■ **ACTION ITEM**
Exact copy, pictures excluded: print the lines from the one with "Badger - Sleep" through the final line of the records.

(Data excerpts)
- - - -
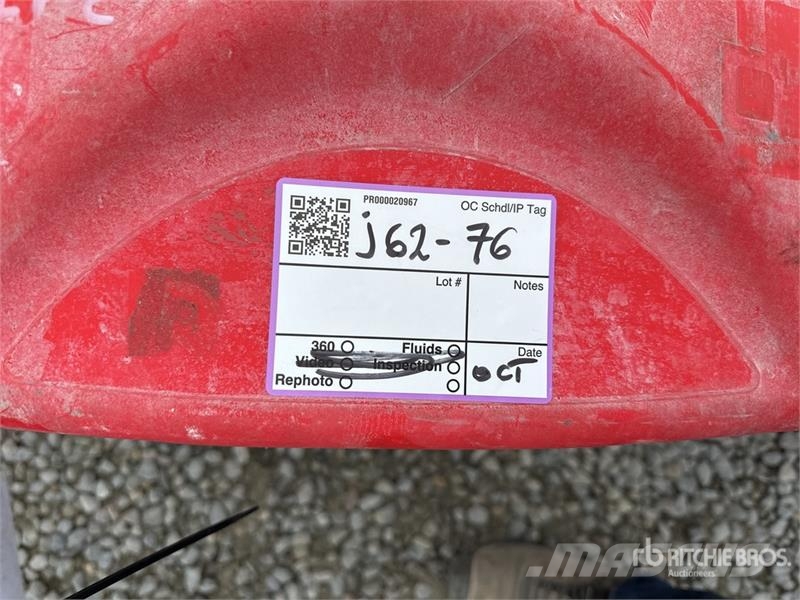  Quantity of Rental Equipment Andre komponenter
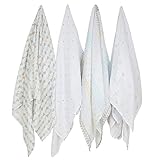 (ウィーゴアミーゴ) weegoamigo おくるみ 新生児 ガーゼ ブランケット [4PackMuslin] [ThisWay/2436]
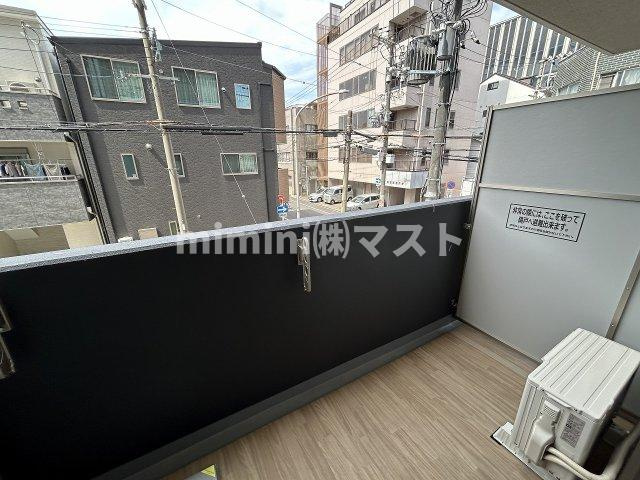 エスリード弁天町ルシェンテの展望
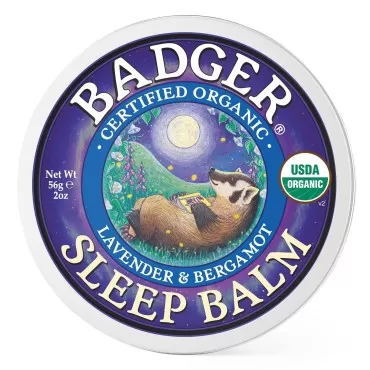 Badger - Sleep Balm, Lavender & Bergamot, Natural ...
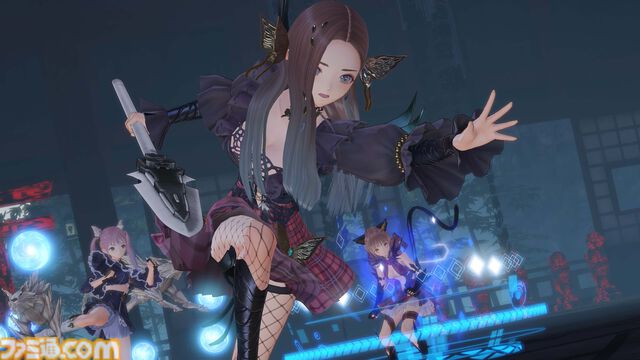 『ブルーリフレクション カルテット 少女たちのキセキ』発表。『ブルリフ』4作品を1本に。アニメ、スマホゲーは本作用に再構成＆再構築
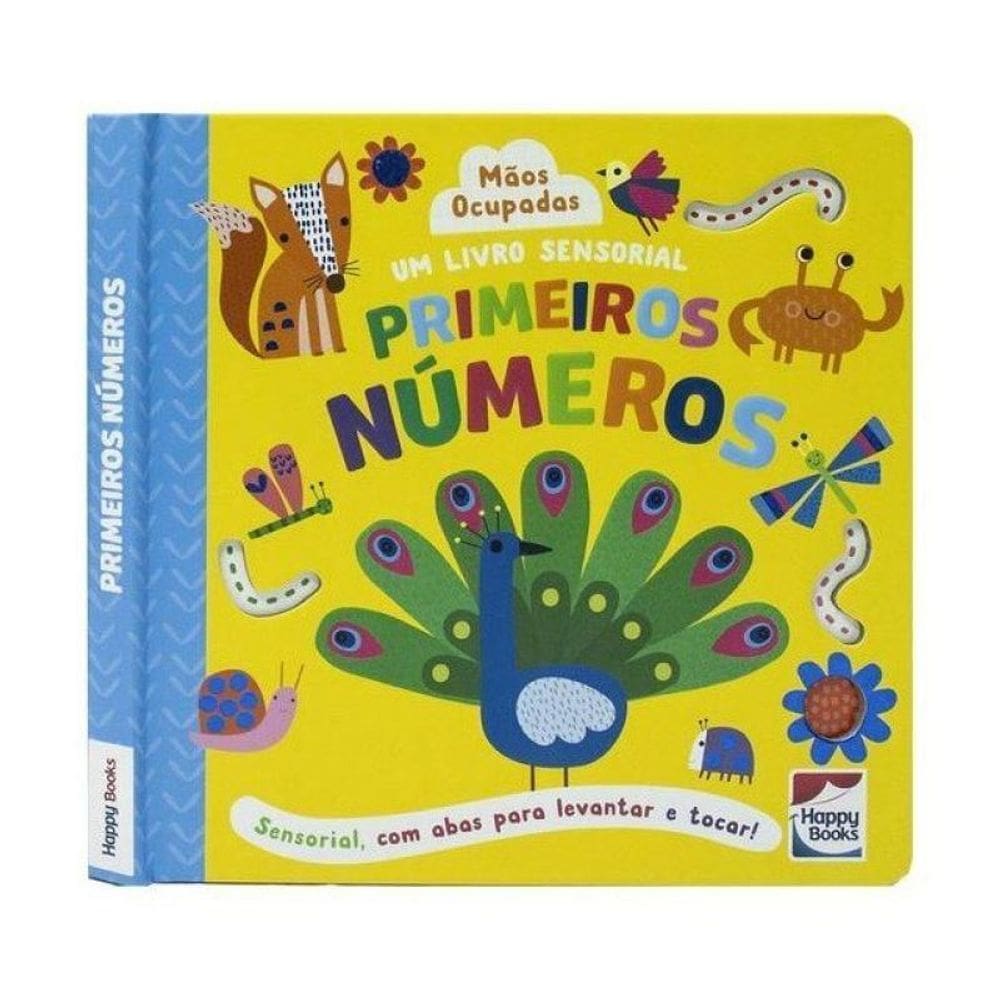 Mãos Ocupadas - Um Livro Sensorial: Primeiros Números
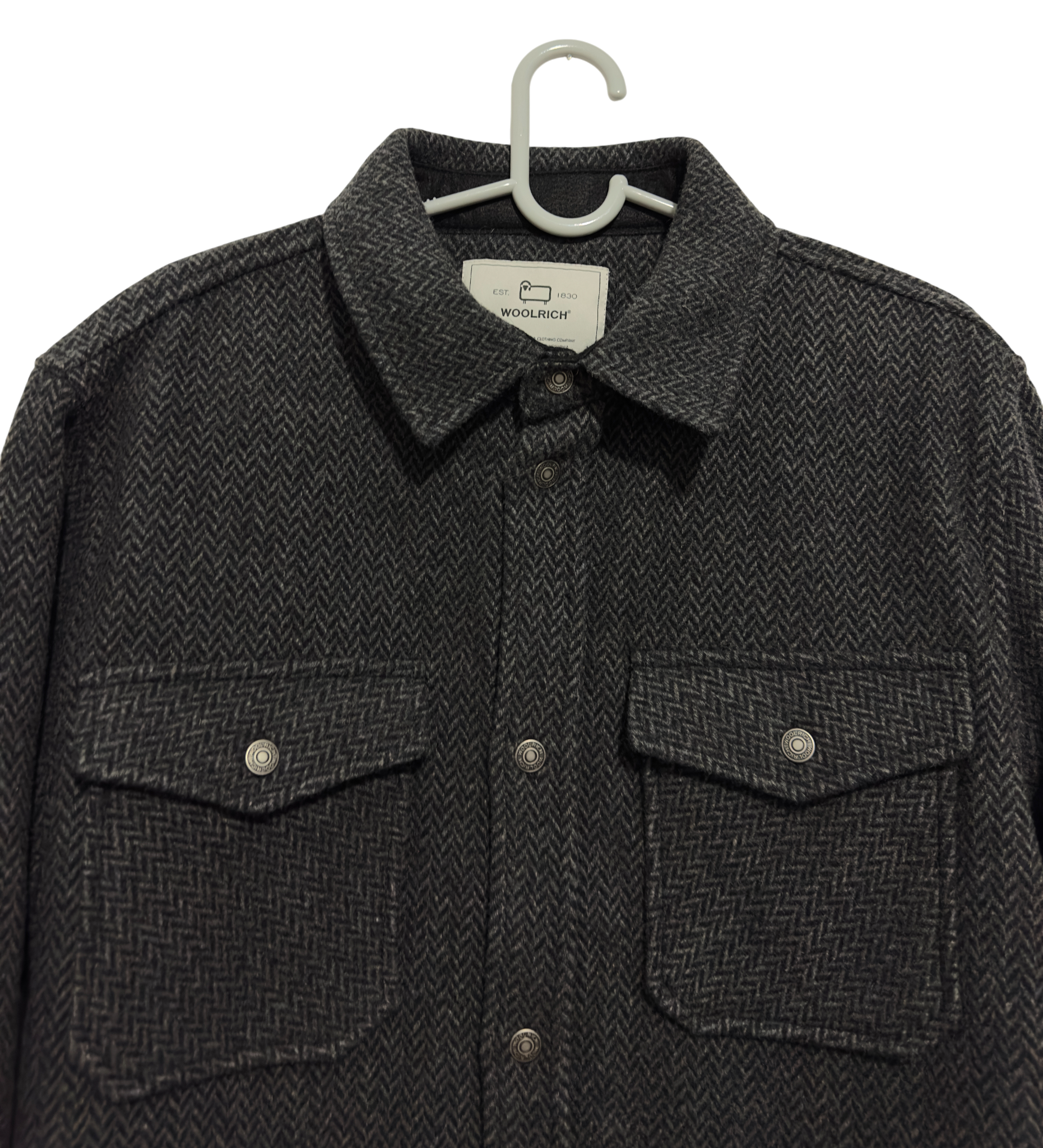 Woolrich Alaskan Pliad Wool Shirt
- - - -
■ **THE ANSWER**
 Badger - Sleep Balm, Lavender & Bergamot, Natural ...
 『ブルーリフレクション カルテット 少女たちのキセキ』発表。『ブルリフ』4作品を1本に。アニメ、スマホゲーは本作用に再構成＆再構築
 Mãos Ocupadas - Um Livro Sensorial: Primeiros Números
 Woolrich Alaskan Pliad Wool Shirt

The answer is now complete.